= Problem statement =
From the line holding "在定义范围后，需要收集与该范" to the final line of the entries, set down each line exactly, including both, and nothing more.

[Page-level text extractions]
=== Begin Enclosure ===

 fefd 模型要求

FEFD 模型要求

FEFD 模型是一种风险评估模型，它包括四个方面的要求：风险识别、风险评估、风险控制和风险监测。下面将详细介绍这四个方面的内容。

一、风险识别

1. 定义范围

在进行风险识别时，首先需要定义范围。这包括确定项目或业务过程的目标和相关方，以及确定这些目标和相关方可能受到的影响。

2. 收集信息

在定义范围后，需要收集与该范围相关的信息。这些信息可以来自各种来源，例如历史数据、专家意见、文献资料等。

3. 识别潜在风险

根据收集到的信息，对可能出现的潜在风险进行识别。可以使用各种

=== End Enclosure ===

= Exercise solution =
在定义范围后，需要收集与该范围相关的信息。这些信息可以来自各种来源，例如历史数据、专家意见、文献资料等。

3. 识别潜在风险

根据收集到的信息，对可能出现的潜在风险进行识别。可以使用各种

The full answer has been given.